======== Record excerpts

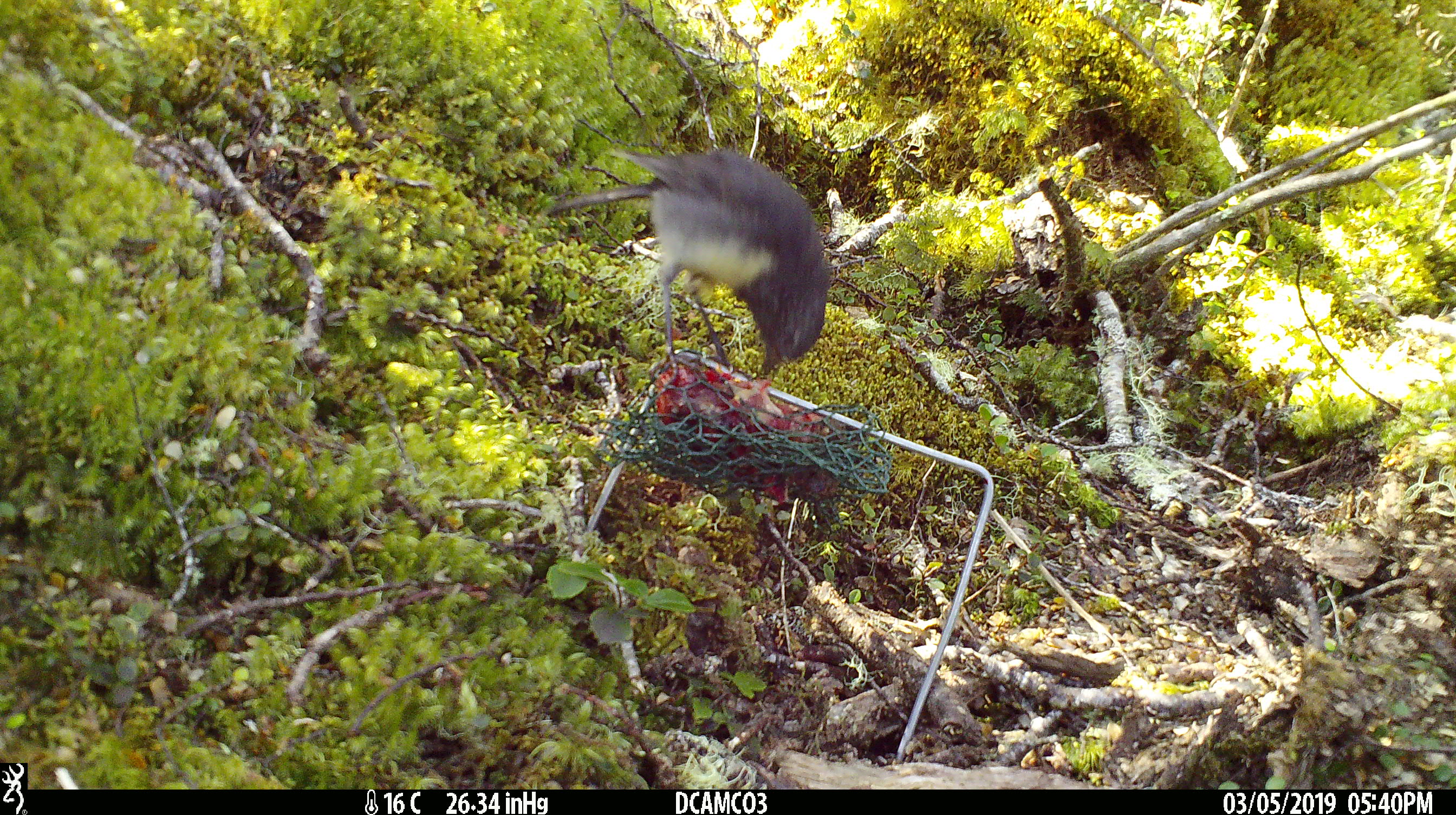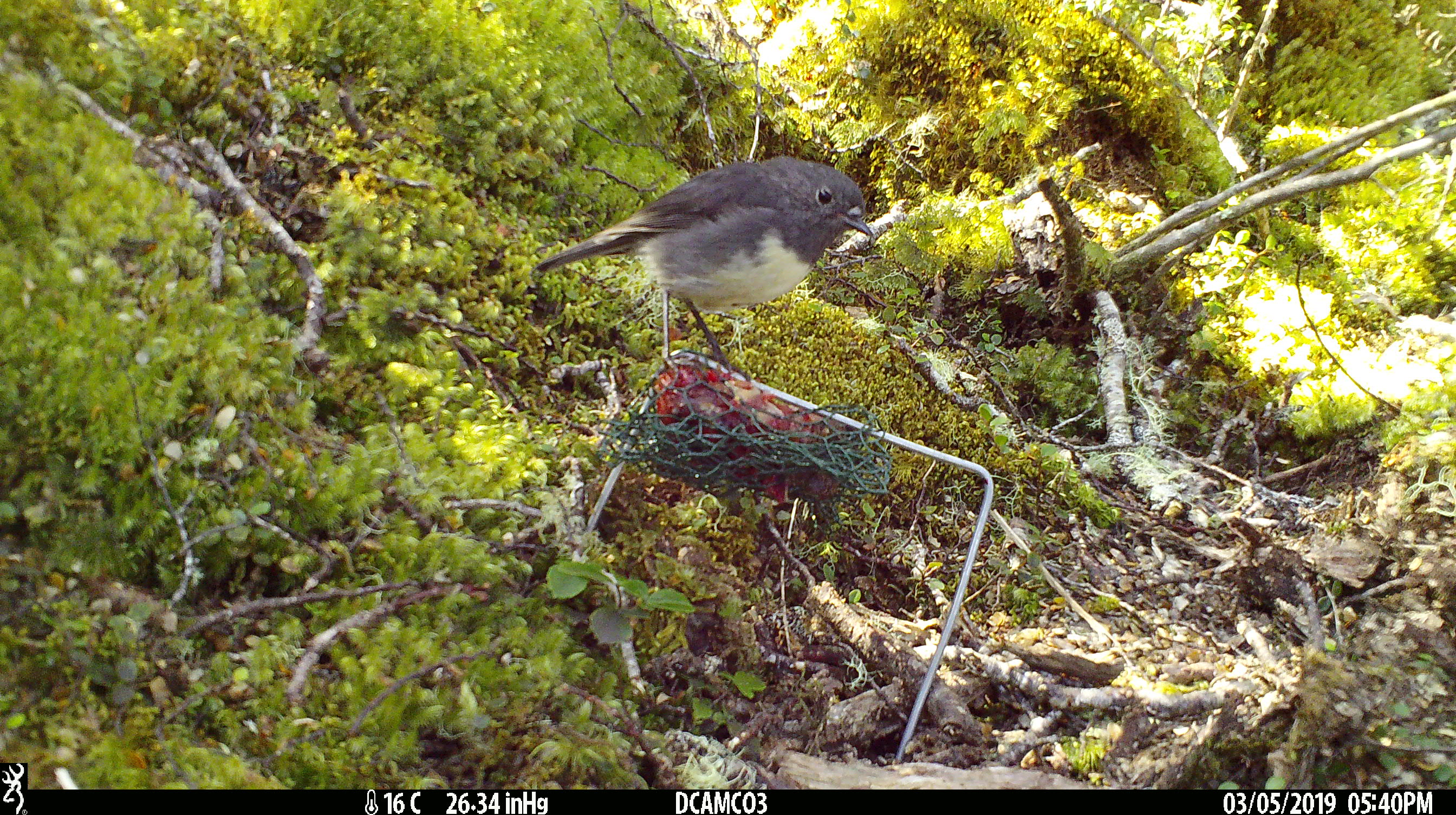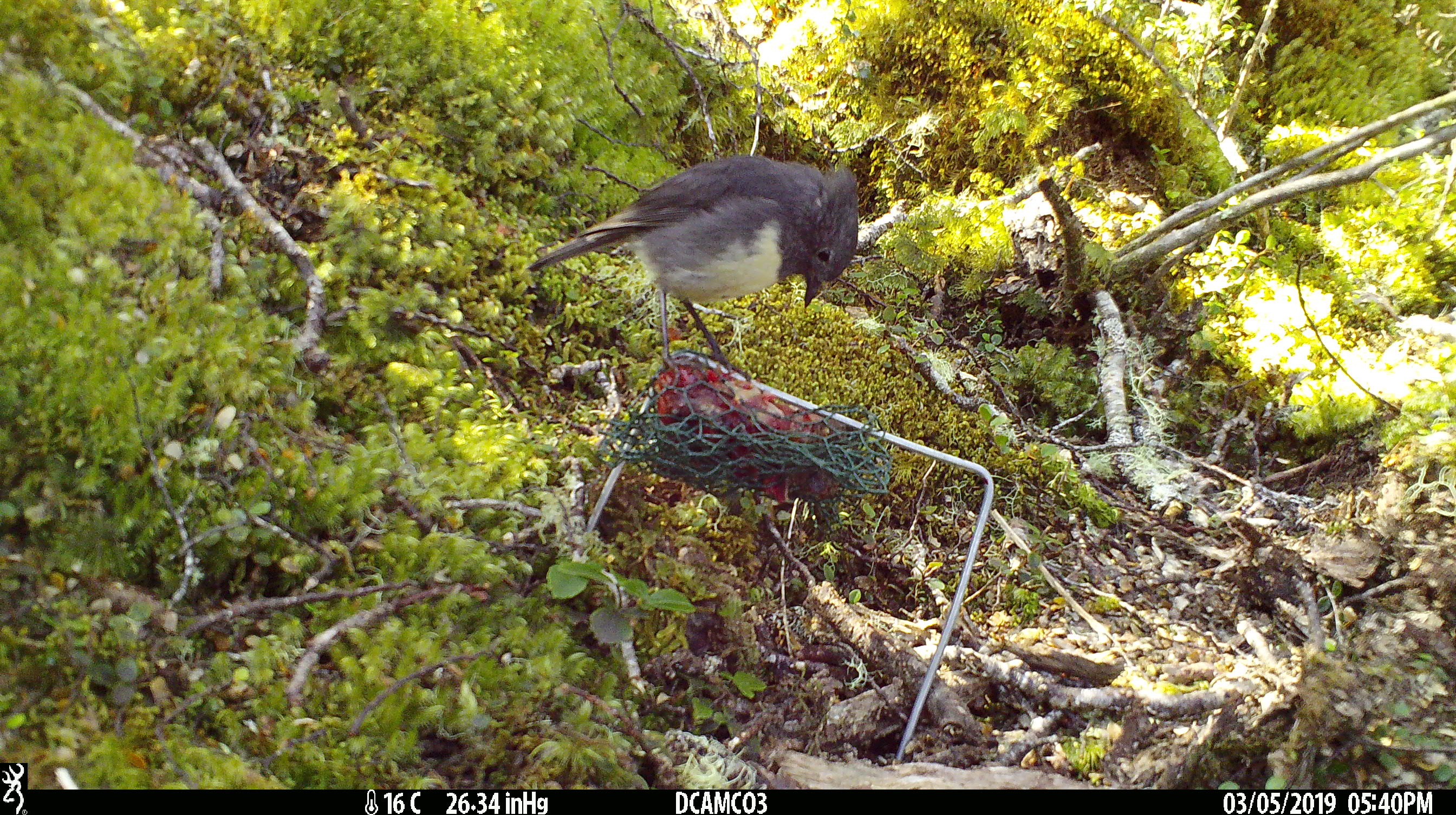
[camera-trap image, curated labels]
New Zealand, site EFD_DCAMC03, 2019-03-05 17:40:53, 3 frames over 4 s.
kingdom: Animalia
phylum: Chordata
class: Aves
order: Passeriformes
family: Petroicidae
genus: Petroica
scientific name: Petroica australis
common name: new zealand robin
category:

================

- [What you will do]: Give an exact reproduction of the lines from the one with "class: Aves" to the final line of the entries, including both.

- [Your solution]:
class: Aves
order: Passeriformes
family: Petroicidae
genus: Petroica
scientific name: Petroica australis
common name: new zealand robin
category:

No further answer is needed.